[Records from a collection]
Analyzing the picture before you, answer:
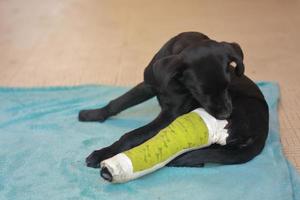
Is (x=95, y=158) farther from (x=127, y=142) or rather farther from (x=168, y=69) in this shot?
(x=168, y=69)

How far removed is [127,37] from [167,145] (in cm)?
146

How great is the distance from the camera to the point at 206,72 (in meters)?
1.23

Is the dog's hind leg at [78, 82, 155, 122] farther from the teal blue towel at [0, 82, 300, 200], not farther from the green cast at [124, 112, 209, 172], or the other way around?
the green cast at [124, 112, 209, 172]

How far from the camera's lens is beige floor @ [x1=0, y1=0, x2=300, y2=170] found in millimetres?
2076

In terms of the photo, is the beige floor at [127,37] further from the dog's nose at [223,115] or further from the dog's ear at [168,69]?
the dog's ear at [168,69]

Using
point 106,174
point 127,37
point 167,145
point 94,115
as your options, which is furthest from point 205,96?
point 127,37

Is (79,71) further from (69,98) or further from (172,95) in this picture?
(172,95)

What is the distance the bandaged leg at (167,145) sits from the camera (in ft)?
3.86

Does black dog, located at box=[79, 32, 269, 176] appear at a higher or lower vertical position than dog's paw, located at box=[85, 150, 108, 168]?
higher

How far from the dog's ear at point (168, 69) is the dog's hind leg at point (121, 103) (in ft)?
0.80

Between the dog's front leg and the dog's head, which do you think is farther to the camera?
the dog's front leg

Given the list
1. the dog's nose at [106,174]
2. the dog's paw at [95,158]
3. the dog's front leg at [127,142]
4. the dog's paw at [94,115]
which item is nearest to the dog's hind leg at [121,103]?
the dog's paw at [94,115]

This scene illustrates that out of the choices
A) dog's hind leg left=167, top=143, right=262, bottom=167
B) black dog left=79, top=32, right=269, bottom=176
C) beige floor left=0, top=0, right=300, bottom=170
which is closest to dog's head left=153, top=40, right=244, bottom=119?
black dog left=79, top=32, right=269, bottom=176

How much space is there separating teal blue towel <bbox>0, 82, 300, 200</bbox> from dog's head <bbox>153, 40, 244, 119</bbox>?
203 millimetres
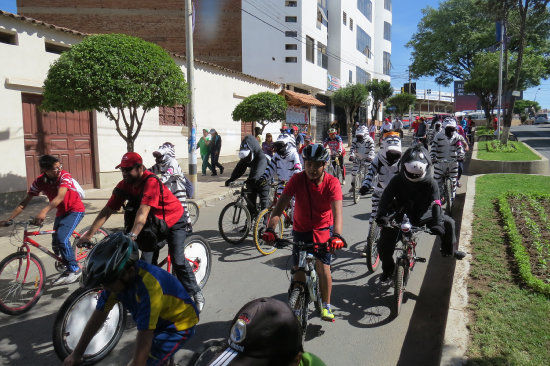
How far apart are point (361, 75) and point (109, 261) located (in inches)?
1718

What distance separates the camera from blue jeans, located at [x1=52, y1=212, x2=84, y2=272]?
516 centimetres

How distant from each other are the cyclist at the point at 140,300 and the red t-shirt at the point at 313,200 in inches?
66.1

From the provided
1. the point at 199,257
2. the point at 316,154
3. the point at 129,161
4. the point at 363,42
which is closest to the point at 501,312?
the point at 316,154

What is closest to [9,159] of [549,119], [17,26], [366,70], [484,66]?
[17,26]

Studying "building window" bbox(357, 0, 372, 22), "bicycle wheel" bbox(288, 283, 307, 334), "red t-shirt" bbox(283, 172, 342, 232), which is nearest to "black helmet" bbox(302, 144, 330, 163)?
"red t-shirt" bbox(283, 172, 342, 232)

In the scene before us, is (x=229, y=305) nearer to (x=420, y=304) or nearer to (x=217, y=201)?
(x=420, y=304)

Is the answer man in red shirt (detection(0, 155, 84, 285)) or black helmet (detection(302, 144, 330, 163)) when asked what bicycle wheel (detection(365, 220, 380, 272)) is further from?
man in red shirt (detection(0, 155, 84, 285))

# Short task:
Copy every line of the records above word for word, leaving out the pictures.

# Expected answer:
Analyzing the picture before you, answer:
Is (x=95, y=158) farther from (x=127, y=142) or rather farther from (x=168, y=69) in this shot?
(x=168, y=69)

How far removed is [127,37] from [167,145] (in cm)?
146

How great is the distance from the camera to the point at 206,72 (in meters)?
1.23

Is the dog's hind leg at [78, 82, 155, 122] farther from the teal blue towel at [0, 82, 300, 200], not farther from the green cast at [124, 112, 209, 172], or the other way around?
the green cast at [124, 112, 209, 172]

How far from the camera's lens is beige floor @ [x1=0, y1=0, x2=300, y2=170] found in millimetres?
2076

In terms of the photo, is the beige floor at [127,37] further from the dog's nose at [223,115] or further from the dog's ear at [168,69]?
the dog's ear at [168,69]

Using
point 106,174
point 127,37
point 167,145
point 94,115
as your options, which is furthest from point 205,96?
point 127,37

Is (79,71) further from (69,98) or further from (172,95) in this picture?
(172,95)

What is the distance the bandaged leg at (167,145) sits from the camera (in ft)?
3.86

Does black dog, located at box=[79, 32, 269, 176] appear at a higher or lower vertical position than dog's paw, located at box=[85, 150, 108, 168]?
higher

How far from the dog's ear at point (168, 69) is the dog's hind leg at point (121, 103) (in ft)?
0.80

Between the dog's front leg and the dog's head, which do you think is farther to the camera?
the dog's front leg

Given the list
1. the dog's nose at [106,174]
2. the dog's paw at [95,158]
3. the dog's front leg at [127,142]
4. the dog's paw at [94,115]
which item is nearest to the dog's hind leg at [121,103]?
the dog's paw at [94,115]

This scene illustrates that out of the choices
A) dog's hind leg left=167, top=143, right=262, bottom=167
B) black dog left=79, top=32, right=269, bottom=176
C) beige floor left=0, top=0, right=300, bottom=170
which is closest to dog's head left=153, top=40, right=244, bottom=119?
black dog left=79, top=32, right=269, bottom=176

How much space is there separating teal blue towel <bbox>0, 82, 300, 200</bbox> from dog's head <bbox>153, 40, 244, 119</bbox>?
203 millimetres
How far apart are point (361, 75) and point (109, 261) located (in inches)?
1718

What distance separates the camera from blue jeans, located at [x1=52, y1=212, x2=84, y2=272]?
516 centimetres

How distant from each other are the cyclist at the point at 140,300 and the red t-shirt at the point at 313,200 in inches?
66.1

From the provided
1. the point at 199,257
2. the point at 316,154
3. the point at 129,161
4. the point at 363,42
which is closest to the point at 501,312?
the point at 316,154

What is closest to [9,159] of [549,119], [17,26], [366,70], [484,66]?
[17,26]

Studying "building window" bbox(357, 0, 372, 22), "bicycle wheel" bbox(288, 283, 307, 334), "red t-shirt" bbox(283, 172, 342, 232), which is nearest to "black helmet" bbox(302, 144, 330, 163)?
"red t-shirt" bbox(283, 172, 342, 232)

In the scene before us, is (x=229, y=305) nearer to (x=420, y=304) or nearer to (x=217, y=201)?
(x=420, y=304)

Is the answer man in red shirt (detection(0, 155, 84, 285)) or black helmet (detection(302, 144, 330, 163)) when asked what bicycle wheel (detection(365, 220, 380, 272)) is further from?
man in red shirt (detection(0, 155, 84, 285))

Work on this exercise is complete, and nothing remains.